DeepSeek was criticized.

... and new inspiration

It is recommended that Australia can learn from the achievements made by Deepseek.

According to reports, Deepseek led by previous hedge fund co -founder Liang Wenfeng is committed to studying AI instead of finding a profitable method to hire Chinese universities or relatively early senior graduates.

The Australian Science and Technology Council (including Microsoft, Atrasilians, Google and IBM) believes that Australia should use similar methods.

"DEEPSEEK has been adopted in less than two years to the world's leading technology. They have completed a lot of new graduates. This is Harry Godber, a model head of policy group that Australia should follow. explain.

"We conducted some of the greatest AI studies at the University of Australia. We also have amazing R and D carried out by Australian companies such as Atlassian and Canva."

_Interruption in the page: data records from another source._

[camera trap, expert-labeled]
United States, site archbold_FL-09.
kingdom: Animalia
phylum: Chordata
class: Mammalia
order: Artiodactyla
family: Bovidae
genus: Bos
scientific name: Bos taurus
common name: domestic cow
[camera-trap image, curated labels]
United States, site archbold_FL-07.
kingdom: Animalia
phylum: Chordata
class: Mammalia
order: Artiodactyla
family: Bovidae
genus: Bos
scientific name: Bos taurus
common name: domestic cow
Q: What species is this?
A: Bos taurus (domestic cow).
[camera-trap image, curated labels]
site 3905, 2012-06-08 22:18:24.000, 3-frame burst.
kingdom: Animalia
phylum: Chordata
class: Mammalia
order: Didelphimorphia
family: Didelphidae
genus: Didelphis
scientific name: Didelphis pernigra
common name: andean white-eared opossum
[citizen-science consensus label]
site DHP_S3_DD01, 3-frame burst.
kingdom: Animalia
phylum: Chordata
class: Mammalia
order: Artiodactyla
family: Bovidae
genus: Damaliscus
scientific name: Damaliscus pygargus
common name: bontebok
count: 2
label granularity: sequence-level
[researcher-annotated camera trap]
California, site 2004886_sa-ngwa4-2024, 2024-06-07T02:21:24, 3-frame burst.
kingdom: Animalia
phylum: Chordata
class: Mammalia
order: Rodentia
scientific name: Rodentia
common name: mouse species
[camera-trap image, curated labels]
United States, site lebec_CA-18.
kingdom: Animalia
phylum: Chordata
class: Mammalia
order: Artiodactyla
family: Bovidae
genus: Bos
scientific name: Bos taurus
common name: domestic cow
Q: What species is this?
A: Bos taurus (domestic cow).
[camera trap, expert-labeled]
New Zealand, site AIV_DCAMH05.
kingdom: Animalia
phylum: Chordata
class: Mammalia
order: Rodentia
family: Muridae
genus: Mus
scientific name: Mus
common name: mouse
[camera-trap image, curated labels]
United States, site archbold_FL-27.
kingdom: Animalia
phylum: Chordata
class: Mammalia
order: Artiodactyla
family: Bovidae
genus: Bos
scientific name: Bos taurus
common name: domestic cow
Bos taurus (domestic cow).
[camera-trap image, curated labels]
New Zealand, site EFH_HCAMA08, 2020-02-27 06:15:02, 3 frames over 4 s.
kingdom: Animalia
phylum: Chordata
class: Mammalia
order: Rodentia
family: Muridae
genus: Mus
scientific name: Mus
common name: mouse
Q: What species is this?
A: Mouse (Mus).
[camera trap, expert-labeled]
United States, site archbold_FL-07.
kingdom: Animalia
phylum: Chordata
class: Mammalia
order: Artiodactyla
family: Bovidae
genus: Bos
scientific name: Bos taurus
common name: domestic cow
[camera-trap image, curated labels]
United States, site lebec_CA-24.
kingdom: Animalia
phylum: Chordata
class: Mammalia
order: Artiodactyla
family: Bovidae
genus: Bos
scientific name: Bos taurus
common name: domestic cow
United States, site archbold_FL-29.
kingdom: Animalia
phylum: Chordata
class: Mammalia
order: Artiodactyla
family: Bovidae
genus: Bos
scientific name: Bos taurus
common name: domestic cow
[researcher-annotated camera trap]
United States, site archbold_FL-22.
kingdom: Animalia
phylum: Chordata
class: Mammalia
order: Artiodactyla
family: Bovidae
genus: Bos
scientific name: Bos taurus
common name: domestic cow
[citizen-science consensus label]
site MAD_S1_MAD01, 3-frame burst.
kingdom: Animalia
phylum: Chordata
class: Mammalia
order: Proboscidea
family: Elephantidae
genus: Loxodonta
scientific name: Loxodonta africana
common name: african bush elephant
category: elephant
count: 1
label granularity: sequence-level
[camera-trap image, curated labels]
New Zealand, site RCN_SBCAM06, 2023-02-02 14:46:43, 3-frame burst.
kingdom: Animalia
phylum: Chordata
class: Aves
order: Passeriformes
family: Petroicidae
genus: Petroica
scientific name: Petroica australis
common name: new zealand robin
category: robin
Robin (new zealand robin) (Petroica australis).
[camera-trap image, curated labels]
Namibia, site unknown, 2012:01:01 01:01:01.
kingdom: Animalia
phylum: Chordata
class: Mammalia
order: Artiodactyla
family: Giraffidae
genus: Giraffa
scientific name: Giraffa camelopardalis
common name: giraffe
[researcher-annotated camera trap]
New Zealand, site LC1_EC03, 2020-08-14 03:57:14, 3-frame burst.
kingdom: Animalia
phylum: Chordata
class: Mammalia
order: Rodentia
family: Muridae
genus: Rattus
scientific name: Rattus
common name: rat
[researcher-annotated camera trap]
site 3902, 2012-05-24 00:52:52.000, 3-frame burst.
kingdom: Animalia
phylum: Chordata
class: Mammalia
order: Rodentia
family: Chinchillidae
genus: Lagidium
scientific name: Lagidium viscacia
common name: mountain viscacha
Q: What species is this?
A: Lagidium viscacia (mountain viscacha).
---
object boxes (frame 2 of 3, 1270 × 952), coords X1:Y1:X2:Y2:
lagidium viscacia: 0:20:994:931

Australia's newly appointed chief scientist Tony Haymet pointed out on Tuesday that Deepseek changed the dialogue around AI.

"Private funding in Shanghai, a group of talented 22 -year -old young people, did not get the best chips in the world, could not get NVIDIA chips, it seemed to create a better thing than the best company in the Western world." Essence

Husic announced last year that plans to formulate the AI ​​capability plan at the end of 2025, because the government also sought for mandatory guardrails to seek "high risk" AI.

Damian Kassabgi, chief executive of the Science and Technology Commission, said Australia will benefit from the cost and computing power efficiency of Deepseek.

However, he believes that the development of the ability plan is not fast enough, and other countries have made progress in AI competitions.

"When we look at our R & D investment in Australia, especially when commercial investment, we account for about the US R & D investment (for GDP expenditure)." "Therefore, we are not only behind."